» **Aim of the task**: Each line from the one containing "family: Bovidae" through the end of the data below is to be output verbatim, with no lines added or left out.

Given data START

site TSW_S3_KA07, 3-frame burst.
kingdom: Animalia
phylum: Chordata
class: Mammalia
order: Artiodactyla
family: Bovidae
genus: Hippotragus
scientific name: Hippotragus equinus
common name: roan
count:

Given data END

» **Answer to this exercise**:
family: Bovidae
genus: Hippotragus
scientific name: Hippotragus equinus
common name: roan
count:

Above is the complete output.